(Image-caption web data)
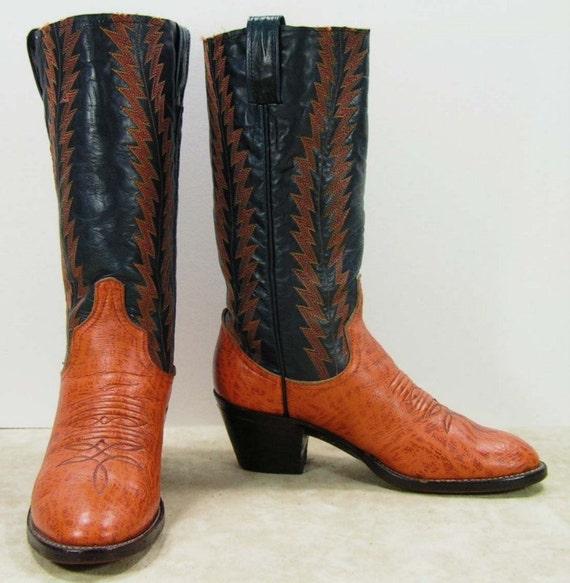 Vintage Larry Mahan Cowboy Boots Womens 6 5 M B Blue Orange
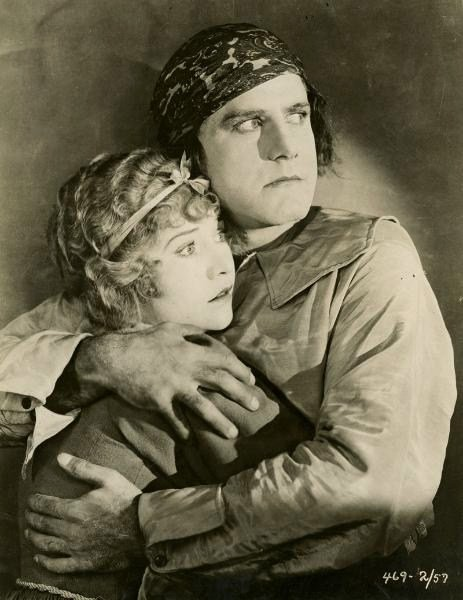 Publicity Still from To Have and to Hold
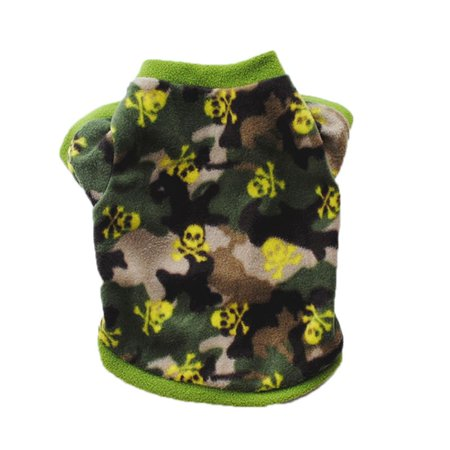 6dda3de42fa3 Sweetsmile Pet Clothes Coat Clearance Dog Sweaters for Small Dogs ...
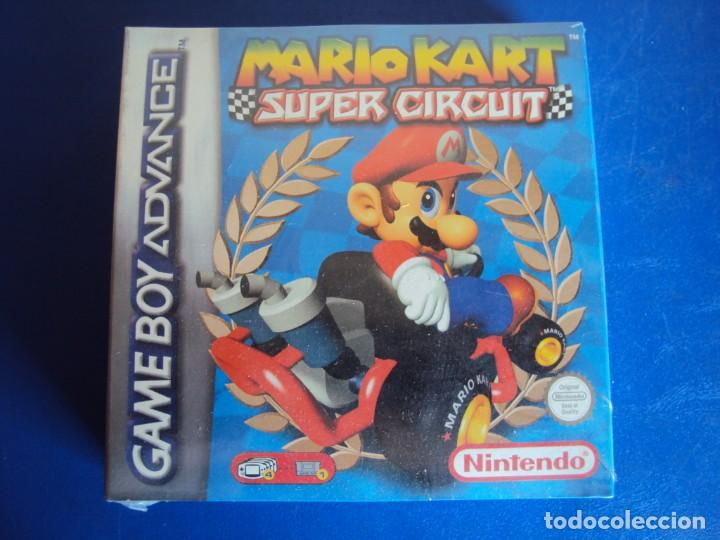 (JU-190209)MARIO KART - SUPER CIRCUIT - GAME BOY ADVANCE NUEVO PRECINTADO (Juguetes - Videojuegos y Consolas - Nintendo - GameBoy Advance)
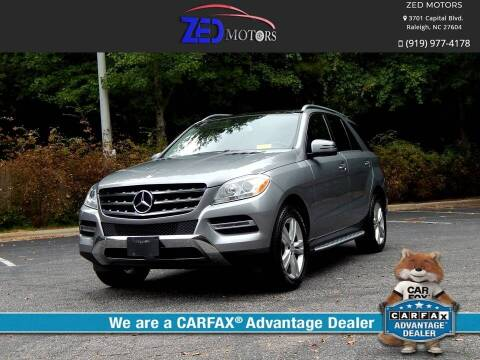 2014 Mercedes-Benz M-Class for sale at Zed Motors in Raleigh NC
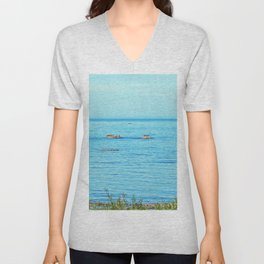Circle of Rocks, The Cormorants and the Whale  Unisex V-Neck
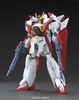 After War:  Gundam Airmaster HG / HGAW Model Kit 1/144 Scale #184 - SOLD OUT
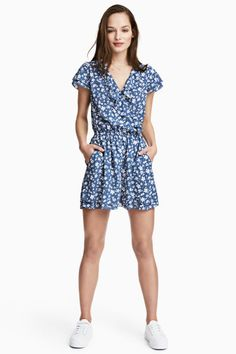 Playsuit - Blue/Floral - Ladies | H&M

Work required
In the records above, find the line with "(JU-190209)MARIO KART - SUPER" and copy from it through the last line exactly, without the pictures.

Solution to the exercise
 (JU-190209)MARIO KART - SUPER CIRCUIT - GAME BOY ADVANCE NUEVO PRECINTADO (Juguetes - Videojuegos y Consolas - Nintendo - GameBoy Advance)
 2014 Mercedes-Benz M-Class for sale at Zed Motors in Raleigh NC
Circle of Rocks, The Cormorants and the Whale  Unisex V-Neck
 After War:  Gundam Airmaster HG / HGAW Model Kit 1/144 Scale #184 - SOLD OUT
 Playsuit - Blue/Floral - Ladies | H&M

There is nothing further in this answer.